In a nutshell, I am feeling pretty good about my childhood obsession right about now. Card values seem sorta high! And I have some good ones! Values remain opaque, with high variance on different web sites, so I am conveniently locking into the highest estimates I see. So I'll believe my three Bo Jackson 1987 Topps rookies are worth $140 each. I'll believe my Juan Gonzalez rookie "error" card (they flipped the negative and made him a lefty!) is $100. I'll buy into the equally high values for other cards I did not remember owning. This is all gravy on top of the valuable cards I know I own.
So it's good to be a baller on paper. And the word baller brings us to the meaning of the post. As I mentioned, part of this project was reviewing all of my "common" cards to look for diamonds in the rough. In addition to the gems, I found a ton of laugher cards. Joe Niekro, the Iorg brothers, Steve Balboni, Ozzie Guillen, Rick Reuschel, Lenn Sakata, Doyle Alexander, manager cards, etc. Names that hadn't been in my head for 20+ years.

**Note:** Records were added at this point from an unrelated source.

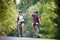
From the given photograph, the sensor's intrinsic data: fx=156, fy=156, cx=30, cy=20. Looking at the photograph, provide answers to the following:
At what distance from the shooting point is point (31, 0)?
1835 millimetres

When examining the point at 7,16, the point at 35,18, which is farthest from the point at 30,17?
the point at 7,16

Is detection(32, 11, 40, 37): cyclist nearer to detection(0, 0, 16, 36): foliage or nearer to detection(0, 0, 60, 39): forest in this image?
detection(0, 0, 60, 39): forest

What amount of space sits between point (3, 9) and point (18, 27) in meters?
0.28

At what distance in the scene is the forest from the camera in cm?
179

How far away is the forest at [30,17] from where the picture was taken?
1788 millimetres

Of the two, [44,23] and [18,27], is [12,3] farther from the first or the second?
[44,23]

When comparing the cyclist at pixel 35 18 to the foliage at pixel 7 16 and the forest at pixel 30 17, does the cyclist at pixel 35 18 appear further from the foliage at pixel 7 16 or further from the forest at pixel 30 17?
the foliage at pixel 7 16

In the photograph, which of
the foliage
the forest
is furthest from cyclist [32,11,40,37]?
the foliage

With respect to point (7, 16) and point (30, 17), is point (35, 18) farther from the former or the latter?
point (7, 16)

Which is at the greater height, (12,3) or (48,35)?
(12,3)

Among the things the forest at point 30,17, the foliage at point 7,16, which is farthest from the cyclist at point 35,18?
the foliage at point 7,16

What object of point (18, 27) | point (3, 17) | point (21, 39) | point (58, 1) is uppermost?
point (58, 1)

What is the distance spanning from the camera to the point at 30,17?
1.82m

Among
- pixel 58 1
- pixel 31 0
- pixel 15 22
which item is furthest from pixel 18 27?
pixel 58 1
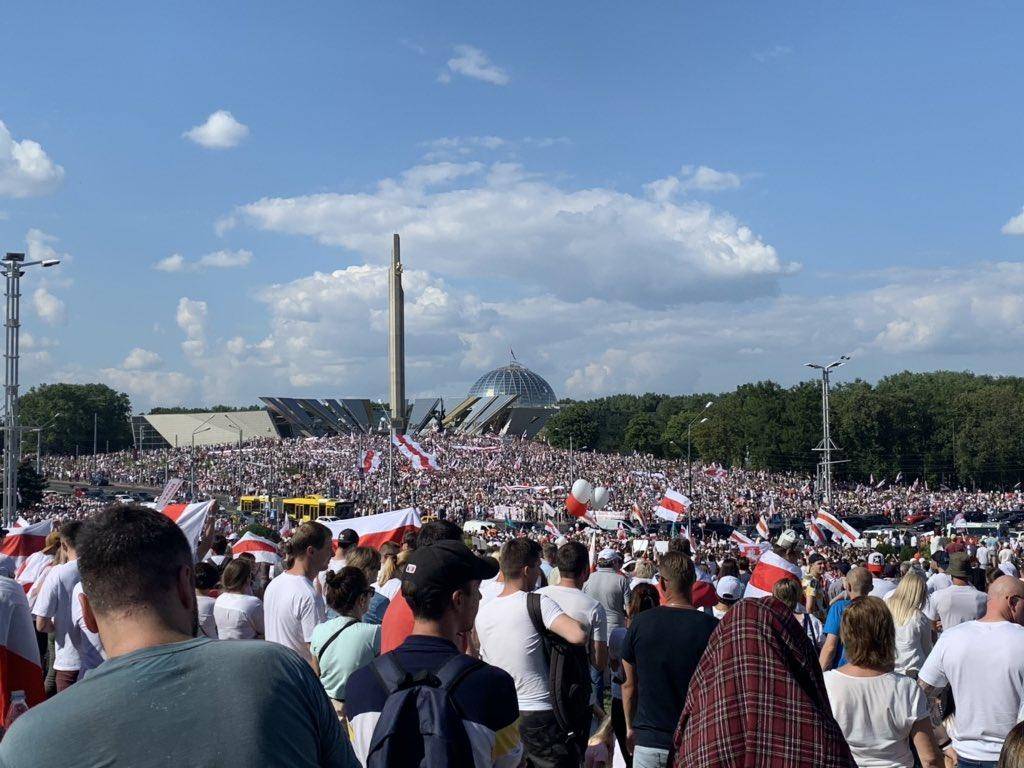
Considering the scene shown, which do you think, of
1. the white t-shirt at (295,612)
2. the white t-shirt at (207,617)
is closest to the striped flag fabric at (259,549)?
the white t-shirt at (207,617)

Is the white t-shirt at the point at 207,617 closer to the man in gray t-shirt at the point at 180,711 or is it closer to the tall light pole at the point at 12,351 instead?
the man in gray t-shirt at the point at 180,711

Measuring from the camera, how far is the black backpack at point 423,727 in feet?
9.16

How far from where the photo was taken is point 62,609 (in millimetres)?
6492

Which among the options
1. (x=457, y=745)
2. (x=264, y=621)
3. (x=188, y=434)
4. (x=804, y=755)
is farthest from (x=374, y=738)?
(x=188, y=434)

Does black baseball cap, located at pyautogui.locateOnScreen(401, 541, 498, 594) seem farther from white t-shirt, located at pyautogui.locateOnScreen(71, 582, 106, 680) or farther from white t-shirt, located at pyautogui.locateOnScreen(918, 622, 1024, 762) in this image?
white t-shirt, located at pyautogui.locateOnScreen(71, 582, 106, 680)

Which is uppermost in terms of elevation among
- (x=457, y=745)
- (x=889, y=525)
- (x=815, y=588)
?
(x=457, y=745)

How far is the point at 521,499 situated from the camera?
44969 mm

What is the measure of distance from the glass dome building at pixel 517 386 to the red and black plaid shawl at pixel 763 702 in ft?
458

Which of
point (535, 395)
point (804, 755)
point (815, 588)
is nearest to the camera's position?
point (804, 755)

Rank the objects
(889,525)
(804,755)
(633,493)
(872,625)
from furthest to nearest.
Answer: (633,493) < (889,525) < (872,625) < (804,755)

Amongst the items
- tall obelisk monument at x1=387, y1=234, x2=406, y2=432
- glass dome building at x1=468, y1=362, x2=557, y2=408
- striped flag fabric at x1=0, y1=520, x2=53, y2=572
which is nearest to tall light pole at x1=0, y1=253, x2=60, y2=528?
striped flag fabric at x1=0, y1=520, x2=53, y2=572

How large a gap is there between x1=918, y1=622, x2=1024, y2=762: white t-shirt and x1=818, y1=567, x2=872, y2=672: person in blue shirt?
975mm

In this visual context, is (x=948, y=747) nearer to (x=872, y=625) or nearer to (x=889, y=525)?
(x=872, y=625)

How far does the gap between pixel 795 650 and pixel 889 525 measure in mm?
42527
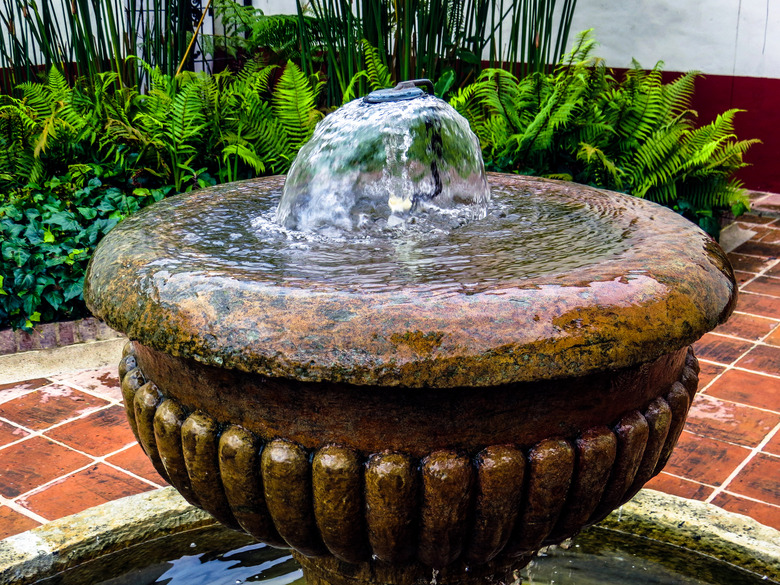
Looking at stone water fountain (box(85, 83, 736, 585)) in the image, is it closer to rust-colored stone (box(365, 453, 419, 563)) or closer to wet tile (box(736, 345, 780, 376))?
rust-colored stone (box(365, 453, 419, 563))

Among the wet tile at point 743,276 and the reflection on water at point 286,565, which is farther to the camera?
the wet tile at point 743,276

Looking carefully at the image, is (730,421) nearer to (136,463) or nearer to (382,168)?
(382,168)

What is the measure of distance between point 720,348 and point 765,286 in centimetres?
107

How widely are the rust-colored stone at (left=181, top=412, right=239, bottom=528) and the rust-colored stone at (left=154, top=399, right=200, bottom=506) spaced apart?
0.02 metres

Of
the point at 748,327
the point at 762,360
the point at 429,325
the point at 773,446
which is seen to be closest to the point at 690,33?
the point at 748,327

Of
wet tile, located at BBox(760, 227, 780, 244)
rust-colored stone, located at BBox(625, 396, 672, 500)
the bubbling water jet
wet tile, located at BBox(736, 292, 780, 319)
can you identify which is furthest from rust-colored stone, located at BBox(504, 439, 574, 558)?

What struck me was how much these cards showed that baseball players are rarely confused with the world's greatest athletes. I was amazed by: i) the prevalence of staches, ii) the dated glasses/shades that in no way seemed appropriate for high-level sports, iii) the combination of the two at the same time, and iv) the beer bellies, among other items. So without further ado, here are some cards I own that capture the magic from the Booger Sugar era of the MLB. We'll start with a real baller.
1) The Jay Baller look
Our hardcore readers will remember Jay Baller from this post many years ago. And yeah, um, we're recycling this pic. You know why. Look at him! The chest hair, the head hair, the chains, the stache, the smell of Marlboro Reds and stale Budweiser, the look that says "I don't know what a sit-up is, but I blow rails off a stripper's chest." It's all great. You could look like this and not stand out in the 80's. You could actually get laid. The dude's last name is his lifestyle. God bless the real-life inspiration for Kenny Powers. He used to snort snowflakes by the O-Z.
Bonus Jay Baller look pic: Don Aase. To be clear, Don Aase does NOT look like a baller. I'm just including this b/c this is a picture of an apparent professional athlete. Amazing.
2) No need for rec specs, I'll just wear my regular glasses when I play
Hard to believe that in the era of Kareem Abdul Jabbar and his sports-specific goggles, these guys said "Nah. I'm good with my regular glasses. It's not like guys are throwing hard balls 95 mph near my face." I had plenty of options for this. I just chose these guys because they were the first I came across, and because lazy.
3) Oscar Gamble
Oscar Gamble makes me smile. Never did much with the Yankees, but the dude could grow some hair. Happy to own this card, although it's as worthless as the '82 Yankees were.